## Задание к упражнению
Перепишите без изменений из приведённого ниже отрывка беседы о культурной травме всё, начиная со слов «Александр Скидан: Да, point» и вниз до слов «и является травмой.» включительно.

Аркадий Драгомощенко: Нина нарисовала горизонты - у меня голова закружилась. Но дело в том... в чем же тогда травма? Я ничего не понимаю.

Нина Савченкова: Как я поняла Александра, травма состоит в том, что мы слишком привыкаем к нашему символическому диагнозу.

Аркадий Драгомощенко: Какому?

Нина Савченкова: К диагнозу Достоевского, например, то есть к той ментальной картине, условно говоря... То, что связано с имперской культурой, как это условно обозначил Саша, в противоположность, допустим, культуре авангарда.

Александр Скидан: Я просто напомню, чтобы уточнить: лучше всего эта клиническая картина описана в "Пушкинском доме" Битова. Я вот это имел в виду, что парадоксально мы можем чувствовать себя людьми подполья во времена, там, советской уже империи, но тем не менее мы воспроизводим некую программу, заданную в 20-е годы. Все, русская великая культура закончилась, теперь началась советская, мы к ней вообще не хотим никакого отношения иметь и продолжаем жить иллюзией, что мы еще на самом деле живем в этой русской великой культуре. Вот травма - в неподотчетности этой программы.

Аркадий Драгомощенко: Вот если она обусловлена вот этими... Главное - обусловлена.

Александр Скидан: Да, point of reference для нас продолжает оставаться вот эта великая русская культура, петербургский период этой культуры, хотя на самом деле после этого произошло то, что во многом эту программу, как вирус, изменило, и, вообще, мы уже в другой истории живем на самом деле, и несколько раз это происходило с нами. Как бы непроработанность этой травмы и является травмой.

## Исходные данные

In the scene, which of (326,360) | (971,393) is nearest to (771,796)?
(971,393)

## Ответ на задание
Александр Скидан: Да, point of reference для нас продолжает оставаться вот эта великая русская культура, петербургский период этой культуры, хотя на самом деле после этого произошло то, что во многом эту программу, как вирус, изменило, и, вообще, мы уже в другой истории живем на самом деле, и несколько раз это происходило с нами. Как бы непроработанность этой травмы и является травмой.